Recuerdo aquel viejo y perfecto texto del saltillense Julio Torri cuando deletrea: “Los novelistas han agotado los temas siguientes...” y luego ofrece su peculiar lista de temas ya secos: las mujeres, los amigos, el dinero, el éxito, la política, los hijos, los ideales. Caray, ¡sin duda! A reserva de mejorar el porcentaje le creemos al esteta Julio Torri al 110%. Pero vea usted estimado lector, pone como tema principal y siempre, ese hálito y eterno femenino: las musas, las mujeres.
ESQUINA-BAJAN
¡Ay con este sabio maestro! Ya luego Julio Torri desmenuza eficazmente la cuestión y el problema: con las mujeres no hay medias tintas ni paños tibios. En las novelas y textos literarios hay de dos sopas: se casan o no se casan. Los amantes son felices o son infelices. La mujer cae, o bien, la mujer no cae. Julio Torri tiene razón: por eso es tan difícil escribir hoy en día algo correcto, audaz, inteligente y brillante lo cual llame la atención de los lectores. ¿El amor es eterno? Sí, en las novelas, cuentos y poemas. En la vida real nunca. Mis padres se juraron amor eterno, hasta la llegada de la muerte de mi padre, para luego mi madre seguirlo al año y morir de tristeza.
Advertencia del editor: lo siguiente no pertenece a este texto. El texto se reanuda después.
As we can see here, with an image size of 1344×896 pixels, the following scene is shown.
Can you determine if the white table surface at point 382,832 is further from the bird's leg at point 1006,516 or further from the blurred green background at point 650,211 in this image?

¿Amé o creí amar a las musas de terciopelo antes aquí deletreadas? Sin duda, las amé a todas en su momento. ¿Motivo por el cual no me he quedado con una de planta o bien, ellas conmigo? Recluido en la soledad de mí residencia y escuchando una vieja tonada de jazz de Duke Ellington, me reconozco en el tren macilento y gris el cual lleva aparejado un cabús de tristeza: no lo sé. Ha de ser como mi admirado Francis Scott Fitzgerald, una incapacidad mía y sólo mía de no poder entregarme del todo y siempre, a la musa en turno...
Hay un viejo libro ya olvidado de Paul Morand, “El viajero y el amor”, donde éste aborda la vida sedentaria de pareja (un amorcito, un cochecito, una casita, un perrito, unos hijitos...todo seguro y en su sitio monótono y aburrido) en contra parte con la vida libre y errátil de aquellos viajeros empedernidos los cuales se aventuran (con plata o sin ella) a cualquier confín el cual es necesario y obligado conocer. Parte de mi vida, esta y no otra ha sido mi divisa. El sedentarismo hasta hoy se me está dando obligadamente.
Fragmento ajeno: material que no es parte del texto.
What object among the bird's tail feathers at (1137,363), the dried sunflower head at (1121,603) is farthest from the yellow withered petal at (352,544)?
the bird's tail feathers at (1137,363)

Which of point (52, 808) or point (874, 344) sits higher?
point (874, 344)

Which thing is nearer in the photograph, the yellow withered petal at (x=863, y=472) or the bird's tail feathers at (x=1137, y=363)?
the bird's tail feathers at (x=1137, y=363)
La espigada y bella Claudia Mota, al platicarle de mi vida y andanzas (mi arrogante posición de no tener preocupación por el día de mañana) por ya casi todo México y sus bellos lugares, da un suspiro, bebe de su cerveza oscura y me musita quedamente: “Jesús, llévame, vamos un día a esos paraísos. Quiero conocer Puerto Vallarta y Veracruz, pero llévame a Cancún, para caminar desnuda por la playa... bueno, sólo con un pareo de encaje transparente. Llévame para emborracharnos y esperar la primera luz del sol. Llévame y dime cosas bonitas al oído como hoy...”
LETRAS MINÚSCULAS
Claudia Mota tiene las piernas más hermosas las cuales jamás había visto, del color oro del ron antillano deletreado por Ernest Hemingway. Sus caderas redondas, como llama viva, oscilan perturbadoramente como badajo de campana... anochece.